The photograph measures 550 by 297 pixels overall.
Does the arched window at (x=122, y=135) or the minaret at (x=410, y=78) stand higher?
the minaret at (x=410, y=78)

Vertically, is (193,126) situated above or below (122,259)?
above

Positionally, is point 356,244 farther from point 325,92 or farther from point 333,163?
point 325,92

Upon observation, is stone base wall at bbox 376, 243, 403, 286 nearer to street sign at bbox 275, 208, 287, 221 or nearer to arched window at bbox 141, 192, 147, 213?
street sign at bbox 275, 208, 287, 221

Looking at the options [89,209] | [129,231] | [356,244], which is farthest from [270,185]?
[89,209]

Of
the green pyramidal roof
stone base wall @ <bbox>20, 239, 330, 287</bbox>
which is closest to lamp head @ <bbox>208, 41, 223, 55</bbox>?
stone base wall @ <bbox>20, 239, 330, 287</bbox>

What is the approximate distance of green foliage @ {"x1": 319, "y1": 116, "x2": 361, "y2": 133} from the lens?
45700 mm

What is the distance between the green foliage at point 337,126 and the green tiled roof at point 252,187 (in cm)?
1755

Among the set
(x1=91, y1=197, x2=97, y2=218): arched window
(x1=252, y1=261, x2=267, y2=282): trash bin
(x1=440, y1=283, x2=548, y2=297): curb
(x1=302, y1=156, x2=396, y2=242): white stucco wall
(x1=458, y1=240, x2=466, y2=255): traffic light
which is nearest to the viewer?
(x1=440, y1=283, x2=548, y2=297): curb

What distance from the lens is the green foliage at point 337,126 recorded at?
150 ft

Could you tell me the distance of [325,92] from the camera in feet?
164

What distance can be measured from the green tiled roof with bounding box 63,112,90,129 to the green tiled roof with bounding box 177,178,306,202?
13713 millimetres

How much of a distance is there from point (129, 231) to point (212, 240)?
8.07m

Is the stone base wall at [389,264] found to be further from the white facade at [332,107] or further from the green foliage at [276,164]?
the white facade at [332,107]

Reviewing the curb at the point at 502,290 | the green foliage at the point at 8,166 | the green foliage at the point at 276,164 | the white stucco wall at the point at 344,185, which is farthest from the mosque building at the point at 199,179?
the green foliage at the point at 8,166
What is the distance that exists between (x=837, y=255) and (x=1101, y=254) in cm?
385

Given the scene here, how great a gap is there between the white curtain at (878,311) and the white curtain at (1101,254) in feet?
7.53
################
== TASK BRIEF ==
Please copy all of the records above word for word, keeping every line in its original order.

== EXPECTED ANSWER ==
The photograph measures 550 by 297 pixels overall.
Does the arched window at (x=122, y=135) or the minaret at (x=410, y=78) stand higher?
the minaret at (x=410, y=78)

Vertically, is (193,126) situated above or below (122,259)?
above

Positionally, is point 356,244 farther from point 325,92 or farther from point 333,163?
point 325,92

Upon observation, is stone base wall at bbox 376, 243, 403, 286 nearer to street sign at bbox 275, 208, 287, 221 or nearer to arched window at bbox 141, 192, 147, 213?
street sign at bbox 275, 208, 287, 221

Looking at the options [89,209] | [129,231] | [356,244], which is farthest from [270,185]?
[89,209]

Of
the green pyramidal roof
stone base wall @ <bbox>20, 239, 330, 287</bbox>
which is closest to lamp head @ <bbox>208, 41, 223, 55</bbox>?
stone base wall @ <bbox>20, 239, 330, 287</bbox>

What is the approximate distance of green foliage @ {"x1": 319, "y1": 116, "x2": 361, "y2": 133} from the lens?
45700 mm

What is the distance between the green foliage at point 337,126 and the green tiled roof at point 252,187 (in cm)?
1755

Among the set
(x1=91, y1=197, x2=97, y2=218): arched window
(x1=252, y1=261, x2=267, y2=282): trash bin
(x1=440, y1=283, x2=548, y2=297): curb
(x1=302, y1=156, x2=396, y2=242): white stucco wall
(x1=458, y1=240, x2=466, y2=255): traffic light
which is nearest to the viewer?
(x1=440, y1=283, x2=548, y2=297): curb

What distance from the lens is the green foliage at point 337,126 recorded at?
150 ft

Could you tell me the distance of [325,92] from the camera in feet?
164

What distance can be measured from the green tiled roof with bounding box 63,112,90,129 to the green tiled roof with bounding box 177,178,306,202?
13713 millimetres

How much of a distance is there from point (129, 231) to point (212, 240)?
8.07m

Is the stone base wall at [389,264] found to be further from the white facade at [332,107] or further from the green foliage at [276,164]?
the white facade at [332,107]

Reviewing the curb at the point at 502,290 | the green foliage at the point at 8,166 | the green foliage at the point at 276,164 | the white stucco wall at the point at 344,185, which is farthest from the mosque building at the point at 199,179?
the green foliage at the point at 8,166
What is the distance that exists between (x=837, y=255) and (x=1101, y=254) in cm?
385

Given the scene here, how great a gap is there between the white curtain at (878,311) and the white curtain at (1101,254) in feet?
7.53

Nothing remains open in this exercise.